── Provided material ──
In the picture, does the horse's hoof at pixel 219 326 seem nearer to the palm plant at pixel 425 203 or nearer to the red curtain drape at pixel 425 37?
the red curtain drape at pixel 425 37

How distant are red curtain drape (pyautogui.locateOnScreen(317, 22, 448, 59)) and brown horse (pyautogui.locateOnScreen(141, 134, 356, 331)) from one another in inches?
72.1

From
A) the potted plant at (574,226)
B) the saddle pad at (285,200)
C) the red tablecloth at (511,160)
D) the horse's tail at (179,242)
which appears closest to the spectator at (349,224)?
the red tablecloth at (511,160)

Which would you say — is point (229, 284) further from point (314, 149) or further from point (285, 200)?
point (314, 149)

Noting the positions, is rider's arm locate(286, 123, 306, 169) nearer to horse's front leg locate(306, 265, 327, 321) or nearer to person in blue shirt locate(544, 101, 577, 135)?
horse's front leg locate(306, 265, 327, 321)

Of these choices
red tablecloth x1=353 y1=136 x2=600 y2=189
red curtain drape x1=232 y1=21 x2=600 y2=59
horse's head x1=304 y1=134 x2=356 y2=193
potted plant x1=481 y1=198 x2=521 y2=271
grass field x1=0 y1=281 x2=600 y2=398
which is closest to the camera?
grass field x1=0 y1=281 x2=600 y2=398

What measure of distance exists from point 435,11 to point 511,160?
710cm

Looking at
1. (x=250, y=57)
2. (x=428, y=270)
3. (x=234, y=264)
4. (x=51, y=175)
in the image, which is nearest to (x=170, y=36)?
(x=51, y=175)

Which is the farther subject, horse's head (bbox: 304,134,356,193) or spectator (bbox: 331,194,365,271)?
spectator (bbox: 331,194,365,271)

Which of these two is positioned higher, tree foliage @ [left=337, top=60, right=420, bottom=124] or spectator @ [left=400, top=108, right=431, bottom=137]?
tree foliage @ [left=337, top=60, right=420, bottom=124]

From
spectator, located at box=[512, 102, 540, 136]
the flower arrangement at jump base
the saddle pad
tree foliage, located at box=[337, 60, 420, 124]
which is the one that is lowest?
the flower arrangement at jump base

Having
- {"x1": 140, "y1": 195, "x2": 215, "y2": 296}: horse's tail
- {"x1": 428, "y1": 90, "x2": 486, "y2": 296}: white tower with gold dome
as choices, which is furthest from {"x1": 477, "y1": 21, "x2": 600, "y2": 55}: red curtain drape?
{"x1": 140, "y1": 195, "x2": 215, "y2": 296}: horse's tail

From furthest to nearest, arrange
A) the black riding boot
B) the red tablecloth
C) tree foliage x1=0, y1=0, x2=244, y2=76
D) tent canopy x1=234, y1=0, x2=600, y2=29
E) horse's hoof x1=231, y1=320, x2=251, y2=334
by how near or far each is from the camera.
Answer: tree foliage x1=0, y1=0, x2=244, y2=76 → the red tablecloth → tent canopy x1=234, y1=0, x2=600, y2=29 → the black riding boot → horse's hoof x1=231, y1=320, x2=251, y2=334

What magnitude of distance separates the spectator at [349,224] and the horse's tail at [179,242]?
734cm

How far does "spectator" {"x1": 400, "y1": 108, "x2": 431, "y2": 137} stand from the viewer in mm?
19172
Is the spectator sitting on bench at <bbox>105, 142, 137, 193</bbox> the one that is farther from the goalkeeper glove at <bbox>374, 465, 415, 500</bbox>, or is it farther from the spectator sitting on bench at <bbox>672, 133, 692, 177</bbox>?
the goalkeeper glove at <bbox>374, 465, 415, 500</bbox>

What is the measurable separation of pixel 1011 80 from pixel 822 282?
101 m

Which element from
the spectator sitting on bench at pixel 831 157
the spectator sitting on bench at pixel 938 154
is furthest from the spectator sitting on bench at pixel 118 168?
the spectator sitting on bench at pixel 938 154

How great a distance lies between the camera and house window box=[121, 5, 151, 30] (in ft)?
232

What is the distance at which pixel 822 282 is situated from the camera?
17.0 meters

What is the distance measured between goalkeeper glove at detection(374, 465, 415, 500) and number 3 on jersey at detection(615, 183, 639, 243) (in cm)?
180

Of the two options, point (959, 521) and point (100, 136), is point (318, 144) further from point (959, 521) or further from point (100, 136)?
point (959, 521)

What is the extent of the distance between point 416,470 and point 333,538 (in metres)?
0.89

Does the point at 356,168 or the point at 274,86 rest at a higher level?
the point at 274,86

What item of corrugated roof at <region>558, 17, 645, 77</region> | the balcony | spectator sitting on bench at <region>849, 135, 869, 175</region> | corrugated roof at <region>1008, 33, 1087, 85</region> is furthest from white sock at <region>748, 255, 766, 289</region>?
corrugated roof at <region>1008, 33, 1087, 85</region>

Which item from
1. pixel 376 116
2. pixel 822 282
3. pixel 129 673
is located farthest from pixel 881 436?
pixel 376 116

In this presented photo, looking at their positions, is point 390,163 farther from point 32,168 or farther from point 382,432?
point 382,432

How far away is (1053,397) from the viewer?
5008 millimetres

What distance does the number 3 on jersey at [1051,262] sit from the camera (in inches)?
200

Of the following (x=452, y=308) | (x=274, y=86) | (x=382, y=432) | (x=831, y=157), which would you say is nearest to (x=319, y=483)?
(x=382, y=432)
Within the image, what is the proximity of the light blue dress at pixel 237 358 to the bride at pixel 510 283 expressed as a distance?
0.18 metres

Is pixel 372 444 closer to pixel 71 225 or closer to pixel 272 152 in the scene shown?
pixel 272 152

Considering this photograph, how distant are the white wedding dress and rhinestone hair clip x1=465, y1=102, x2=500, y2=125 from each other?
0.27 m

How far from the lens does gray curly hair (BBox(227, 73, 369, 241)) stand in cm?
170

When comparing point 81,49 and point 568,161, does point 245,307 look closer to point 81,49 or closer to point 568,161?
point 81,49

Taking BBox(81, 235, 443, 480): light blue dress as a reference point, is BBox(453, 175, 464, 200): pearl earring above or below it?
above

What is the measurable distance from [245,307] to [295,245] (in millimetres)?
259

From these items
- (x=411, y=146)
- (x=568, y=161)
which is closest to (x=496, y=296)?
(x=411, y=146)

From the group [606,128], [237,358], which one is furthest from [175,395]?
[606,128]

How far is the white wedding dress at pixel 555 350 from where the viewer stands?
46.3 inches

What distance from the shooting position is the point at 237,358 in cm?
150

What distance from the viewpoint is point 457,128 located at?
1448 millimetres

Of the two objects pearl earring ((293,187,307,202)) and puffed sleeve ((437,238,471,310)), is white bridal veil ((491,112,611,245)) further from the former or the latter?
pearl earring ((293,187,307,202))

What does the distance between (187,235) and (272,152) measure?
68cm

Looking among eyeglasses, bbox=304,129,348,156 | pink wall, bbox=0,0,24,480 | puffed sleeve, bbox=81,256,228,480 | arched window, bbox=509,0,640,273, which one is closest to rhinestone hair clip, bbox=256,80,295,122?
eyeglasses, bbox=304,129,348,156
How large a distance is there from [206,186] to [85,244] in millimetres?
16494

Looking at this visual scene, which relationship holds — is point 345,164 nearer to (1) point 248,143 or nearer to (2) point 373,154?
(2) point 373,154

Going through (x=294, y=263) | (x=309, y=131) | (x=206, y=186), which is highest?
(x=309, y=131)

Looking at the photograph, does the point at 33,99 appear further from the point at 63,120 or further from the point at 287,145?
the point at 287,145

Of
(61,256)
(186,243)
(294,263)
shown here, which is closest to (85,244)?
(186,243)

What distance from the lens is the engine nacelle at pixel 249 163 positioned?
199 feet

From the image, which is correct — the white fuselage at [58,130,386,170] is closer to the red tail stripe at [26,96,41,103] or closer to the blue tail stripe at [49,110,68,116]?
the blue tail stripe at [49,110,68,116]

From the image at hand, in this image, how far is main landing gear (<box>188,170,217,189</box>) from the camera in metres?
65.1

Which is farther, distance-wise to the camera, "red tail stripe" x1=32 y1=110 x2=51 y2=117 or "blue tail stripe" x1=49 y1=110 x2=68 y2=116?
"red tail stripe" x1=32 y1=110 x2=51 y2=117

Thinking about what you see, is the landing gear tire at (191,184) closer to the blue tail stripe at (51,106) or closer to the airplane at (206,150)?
───
Print the lines above from the line with "Which item from" up to and including the line with "5008 millimetres", keeping every character as it appears.

Which item from
1. pixel 376 116
2. pixel 822 282
3. pixel 129 673
is located farthest from pixel 881 436?
pixel 376 116

In this presented photo, looking at their positions, is point 390,163 farther from point 32,168 or farther from point 382,432?
point 382,432

How far away is (1053,397) from the viewer?
5008 millimetres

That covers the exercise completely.